To be sure, no one is expected to be able to predict who will have a catastrophic collapse while being involved in sports. However, a pre participation examination (PPE) that includes a sudden cardiac arrest (SCA) protocol is of major importance to anyone who contemplates sport participation. What this examination does is to identify any athlete, male or female, with a medical condition that will need further investigation. A condition that is treatable may be identified, or in some cases, a change of sport or activity is strongly recommended in order to preserve life.

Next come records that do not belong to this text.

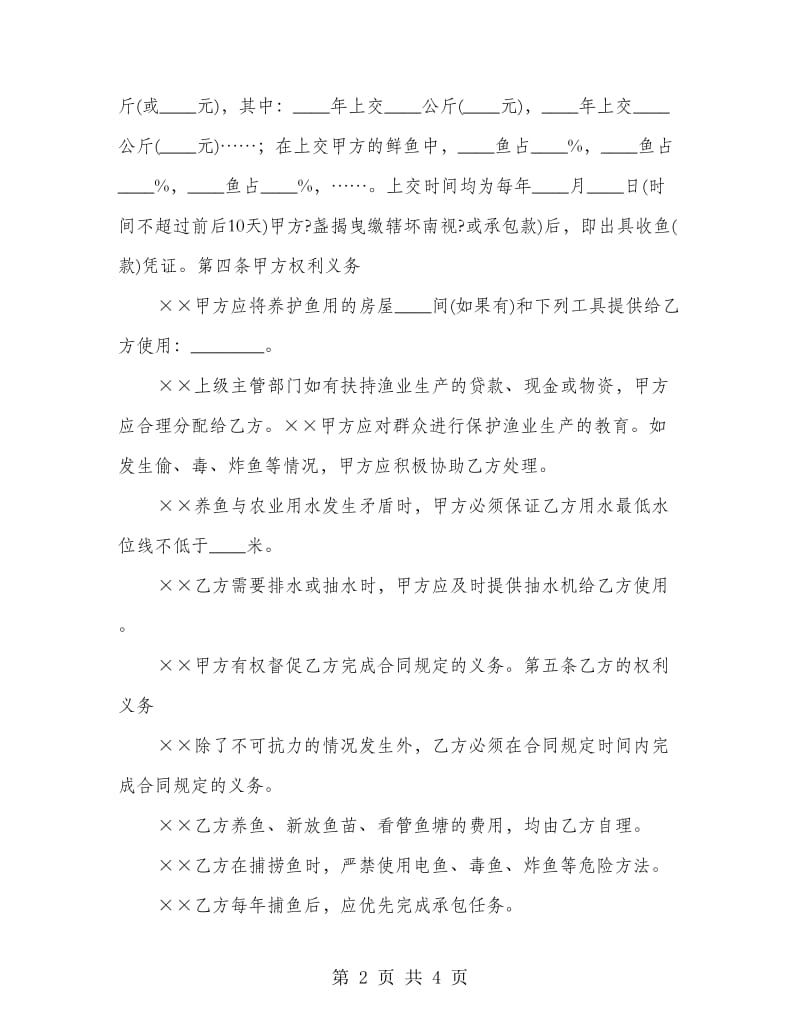 鱼塘经营承包协议书.doc_第2页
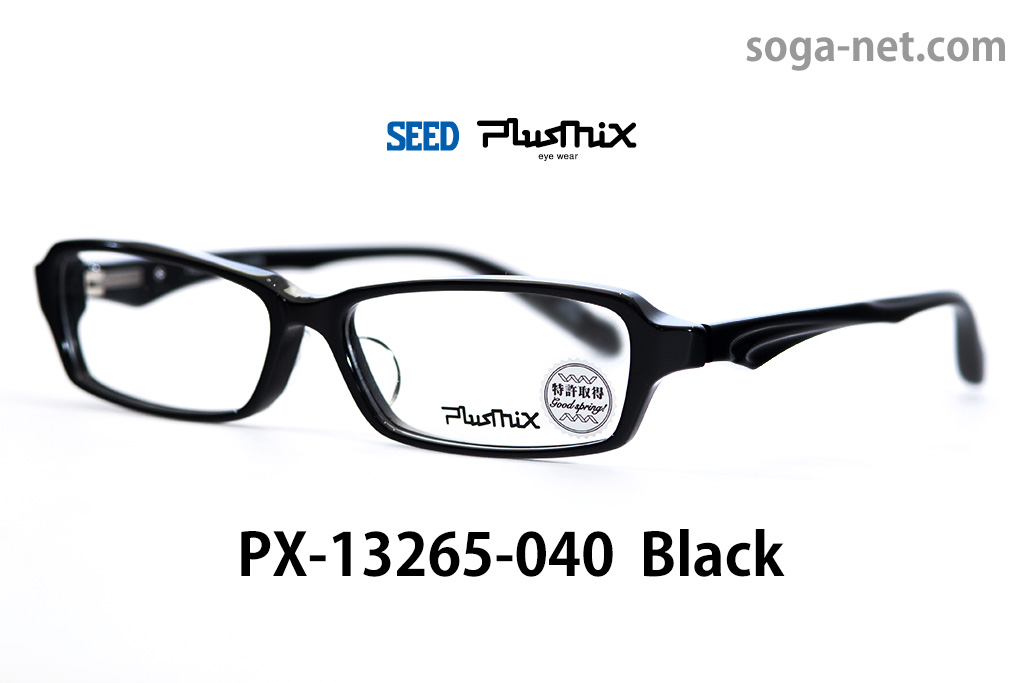 販売終了】プラスミックスPX-13265,Plusmix メガネフレーム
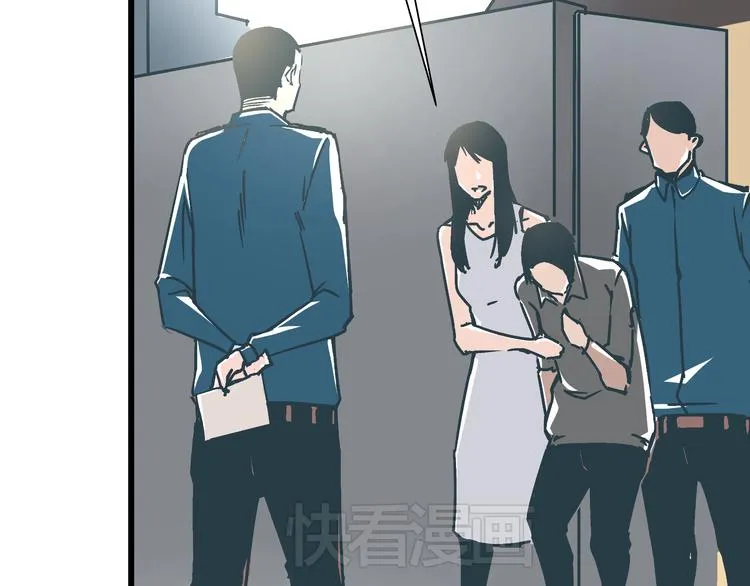 第13话 大反派改邪归正？ 第61页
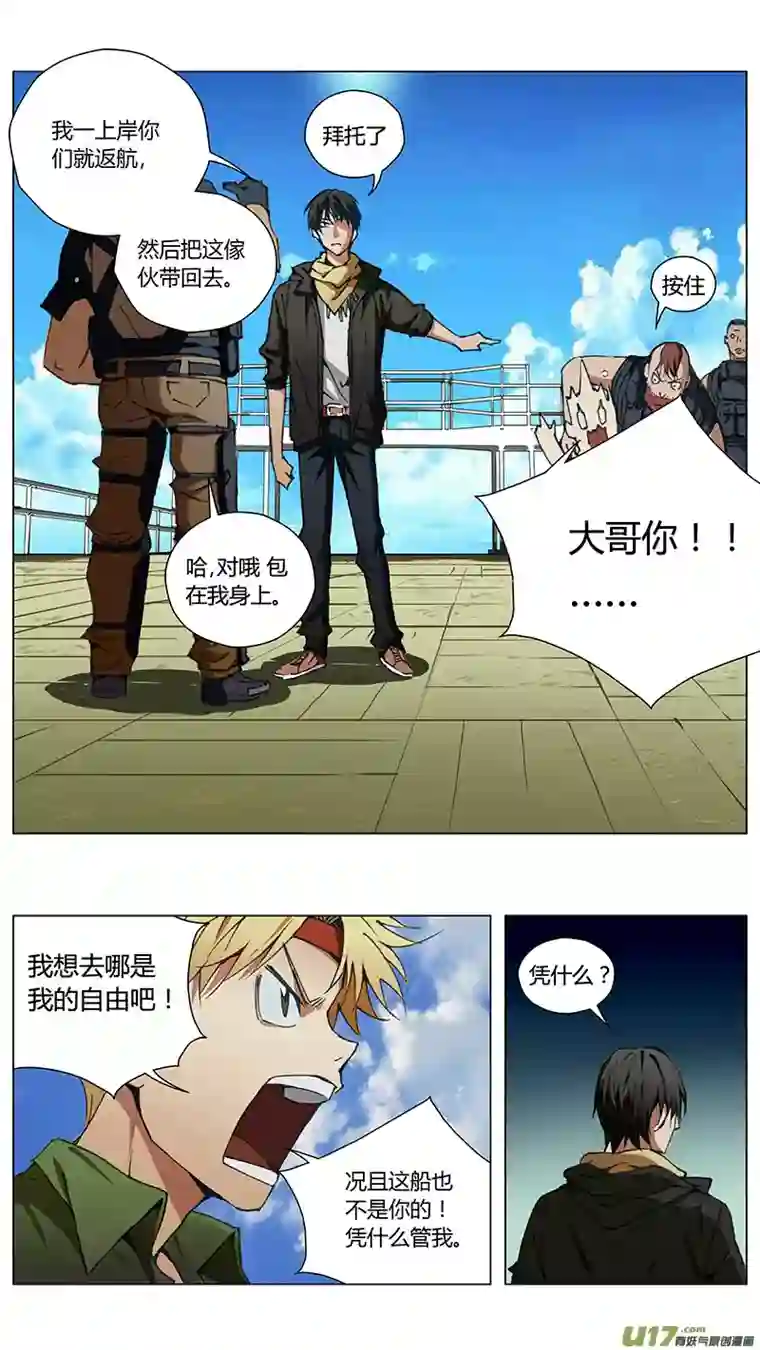 雏蜂235：第三部 65 狩猎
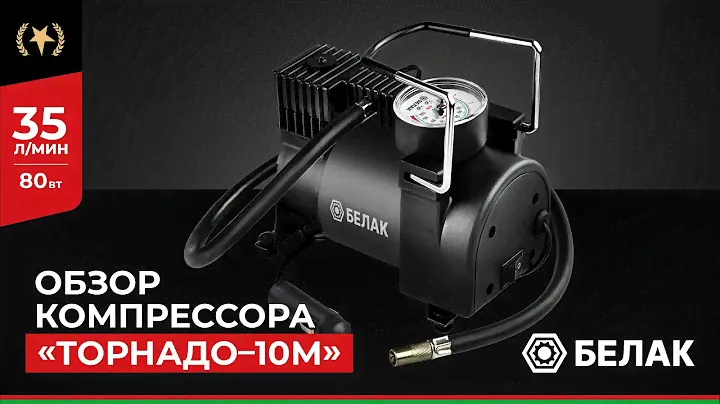 Компрессор автомобильный "Торнадо - 10М" БелАК БАК.99165 - Обзор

A complete physical examination
For us in Jamaica, a PPE is usually the ONLY time when an athlete has a complete physical examination, comprising a comprehensive history, with the athlete and a parent or guardian present if the athlete is below the age of 18. This is so because there are questions that will require truthful answers that the youngster may genuinely not know. For example “Has any member of the family died of a heart-related condition before the age of 50?” Parents or guardians will know the answer, while a child may not. Locally, we seek medical attention for a specific complaint. A cold that persists, an accident, or some other condition that is worrying. At the medical facility, the complaint is diagnosed and treated only. With a PPE, visual, dental, metabolic, musculoskeletal, and sometimes mental conditions are identified, and treatment or support mandated. Therefore, this is another call for ALL athletes, or those contemplating athletic activity, even jogging, to have a PPE that includes an SCA. IT IS DEFINITELY WORTH IT. Who knows if Kemoy and Rajheme had a similar comprehensive examination in the past? A word to the wise is usually sufficient. Our thoughts and prayers are with the families and friends of these two outstanding athletes. A full and complete recovery is all we ask.